A collective of bibliophiles talking about books. Book Fox (vulpes libris): small bibliovorous mammal of overactive imagination and uncommonly large bookshop expenses. Habitat: anywhere the rustle of pages can be heard.
The Carnegie Medal winner was announced this week as The Bunker Diary by Kevin Brooks. I watched the ceremony from the comfort of my office chair as it was Live Streamed on the internet. I’d read all the books, chosen my winner but stopped short of making a bet. Mostly because I have no idea how to bet. How I whooped and hollered when my favourite was picked. How gutted I was that I hadn’t worked out how to bet. Speeches were made, people said lovely things about children reading, about the importance of libraries and librarians. It was such a wonderful ceremony to watch. I raised my coffee cup in salute to them all, closed my browser and went back to work.
However, my little Monday afternoon tale doesn’t have such a happy ending. Instead of us all skipping off into the afternoon sunshine, happy that an amazing kids book had won a prestigious award, delighted that hundreds of people had watched this Live on the internet, rejoicing in the glorious world of children’s literature, me kicking myself for not betting… it all got a bit heated. Article after article has appeared this week, each seeming to need to outdo the previous in its shrill condemnation of the choice of The Bunker Diary as Carnegie winner. It was all a bit stressful and eventually I stopped reading. I’ll list them at the end.
The Bunker Diary is the story of Linus a miserable rich kid who has run away from home and ends up living on the streets. He stops to help a blind man and finds himself kidnapped and trapped in an underground bunker. When he comes to and explores his prison, Linus discovers there are six of everything. Six rooms, six plates, six notebooks, six pens. He’s alone. But one by one six people come down in the lift. All have been kidnapped. And all of them are now trapped. Linus finds cameras and microphones everywhere. They’re being watched.
His companions are a mixed bunch.

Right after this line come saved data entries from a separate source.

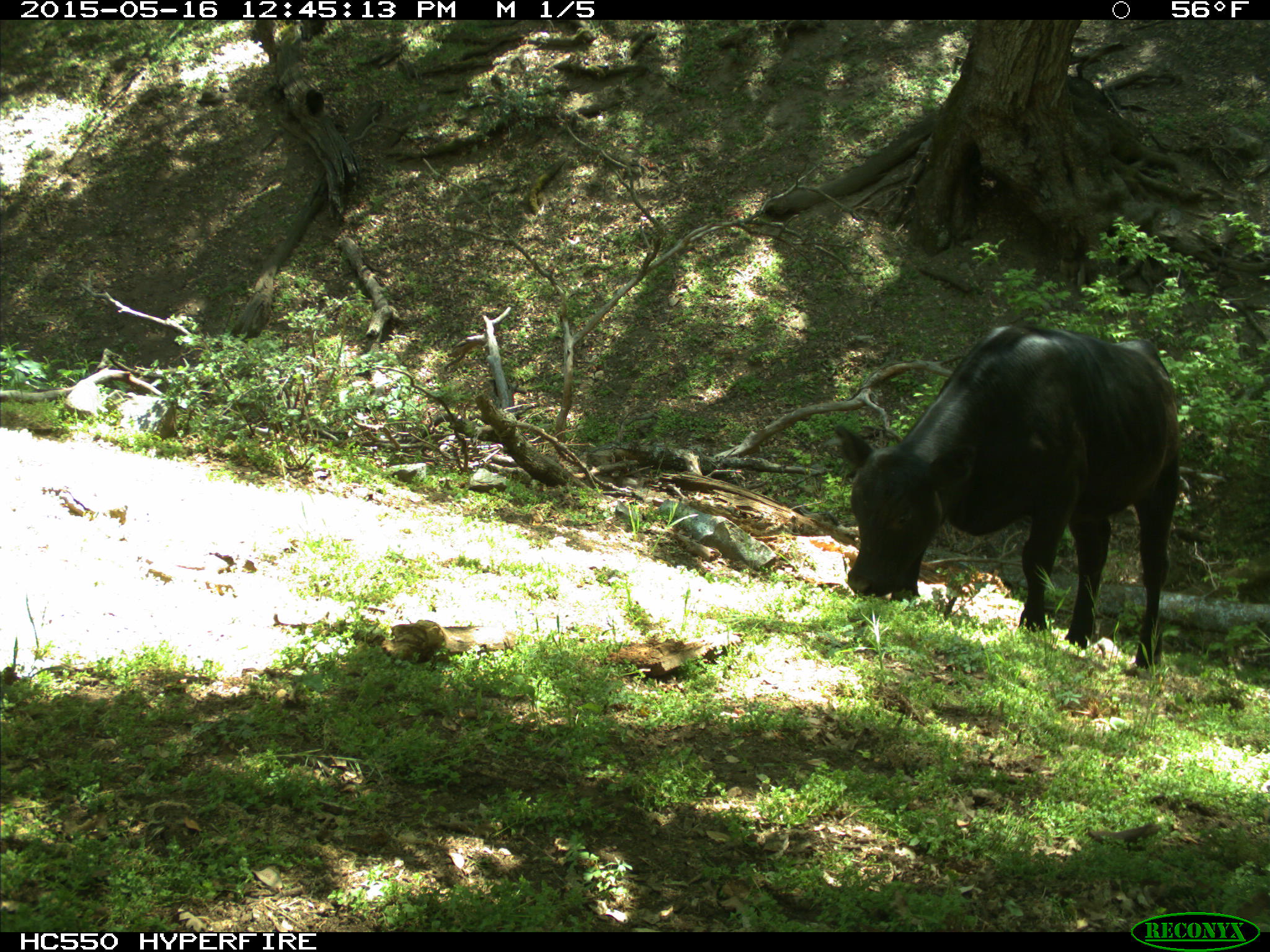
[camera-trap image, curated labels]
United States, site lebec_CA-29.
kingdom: Animalia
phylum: Chordata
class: Mammalia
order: Artiodactyla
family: Bovidae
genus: Bos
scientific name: Bos taurus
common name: domestic cow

First to arrive is nine year old Jenny and their relationship is very warm and protective. Linus takes on the role of big brother, looking out for her and trying to help her make the most of things. Fred and Anja arrive together. He’s a junkie and she’s in property. They couldn’t be more different or react more differently to their situation. Granted, Fred does have to go through a pretty nasty detox in his first few days in the bunker. Finally, Bird who works in the city and Russell who has a terminal illness complete the new family.
The Bunker Diary is an astonishing novel, beautifully written, utterly compelling. It is the perfect depiction of relationship and character development in extreme circumstances. These people are stripped back to their bare instincts. The drive to survive. They have nothing else to focus on and nothing else to want. Linus diarises their days and nights during the captivity and the increasing horrors they face. He shows how differently each character deals, or doesn’t deal with the situation they have been forced to endure. The whole novel is a fascinating depiction of the diversity human nature at its most basic.
This is definitely a harrowing and tense read at times. But it also has some wonderfully warm moments, particularly Linus’s protective relationship with Jenny and his obvious affection for wise, dying Russell. The storyline is at times brutal and horrific, but no worse than most teen horror novels. It’s the ending that has everyone talking. I spent most of my time reading The Bunker Diary trying desperately to work out who had trapped them and why. And how were they getting out. I had all sorts of scenarios worked out and a few main suspects. I was totally wrong.
*Spoilers from now…*
To dwell on the controversies surrounding this book would do it a disservice, but I have to touch on it a little. The main complaint appears to be that, as with my Monday afternoon, it does not end well. Linus’s rich dad doesn’t come charging in with a hefty ransom payment for his freedom despite his dreams. The door to the bunker isn’t broken open by SWAT teams and none of their attempts as escape are successful. This seems to be a bad thing for kids. I’m not sure why the law of kids books says there has to be a happy ending. I would say it’s a good thing to learn that sometimes, in books as with life there isn’t one.